Some history class? Here you go: With us, you can find out what your history teachers have withheld from you so far!
We start our little surfer journey through time in the 12th century. Because – one is amazed – our beloved “boards that mean the world” existed over 800 years ago. Thanks to artistic cave paintings, one thing is certain: Even the sea-loving Polynesians spent their (short) lifetimes surfing the waves with planks.

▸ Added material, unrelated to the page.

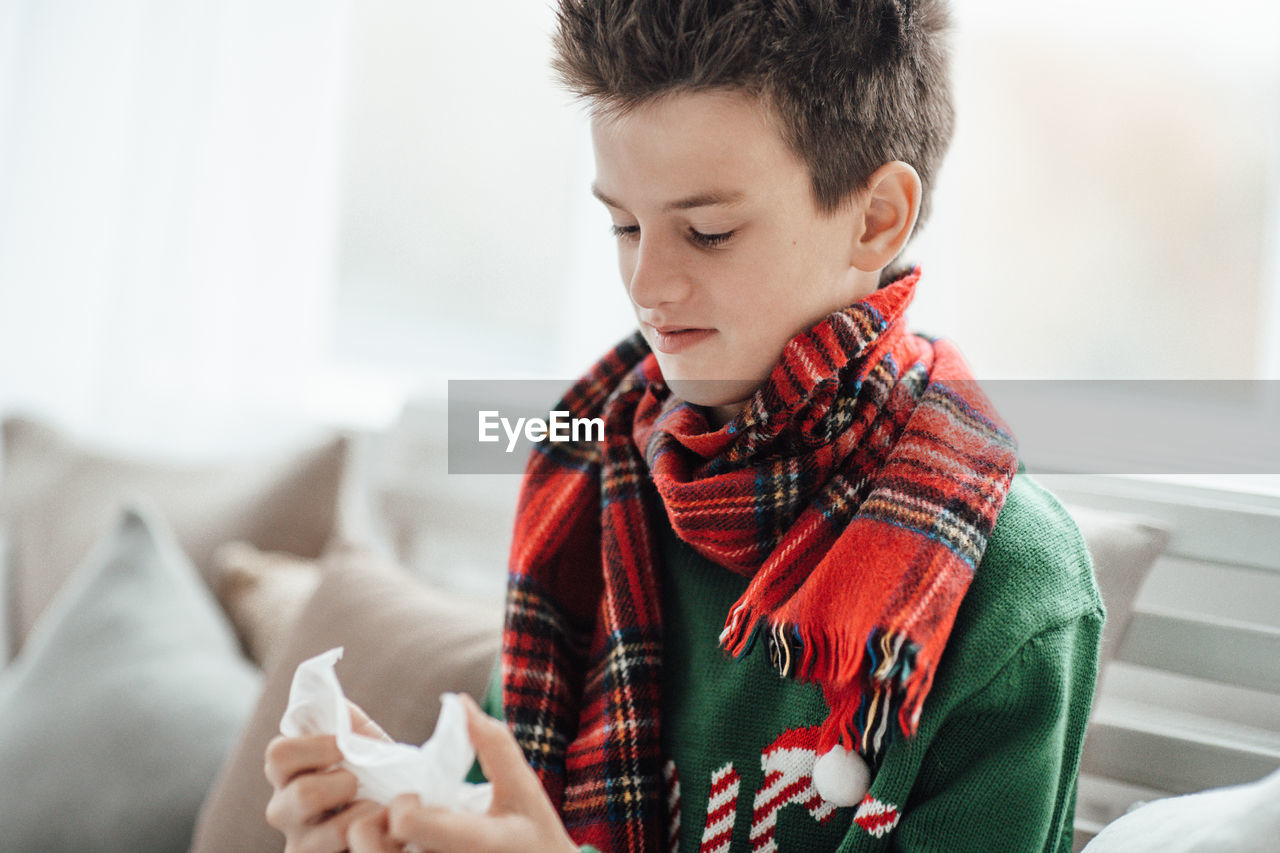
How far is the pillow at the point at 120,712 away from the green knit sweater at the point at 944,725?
63 cm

Around the year 1720 the surfer feeling moved to Hawaii – and quickly became an important religious component here. The Hawaiians built their wooden boards in the company of religious rituals and thus hoped to earn the protection and benevolence of the gods. However, around 100 years later, strict church customs banned surfing. Man and woman in joint water activity? An immoral waste of time! Thanks to Mark Twain and Jack London, surfing as the “sport of kings” found its way back into the minds of the population. Jack London was an avid surfer himself and founded the world’s first surf club in 1908: “Waikiki Outrigger Canoe and Surfboard Club”. The first lifeguards on the Hawaiian beaches used surfboards as an ideal rescue device for helpless bathers.
Probably the most famous “surfer dude” was “The Duke”. He was one of six brothers, an excellent swimmer, and the best surfer of all the islands. At the Olympic Games in 1912, “The Duke” won 100 meters freestyle in record time and, not least because of his unique surfing crawl style, made board sport more and more popular. From now on there was no stopping surfing: In the 50s and 60s surfing became world-famous. The film “Gidget” (the 1960s) ensured that the number of surfers only increased tenfold shortly after it was broadcast.
And so it came about that the extreme sport of daredevil farmers developed into a popular sport for all those who love waves. The massive, bulky wooden boards have since turned into small surfboards for daring maneuvers. … And of course, a branch of well-paid professional athletes is now leaving the pure hobby sport.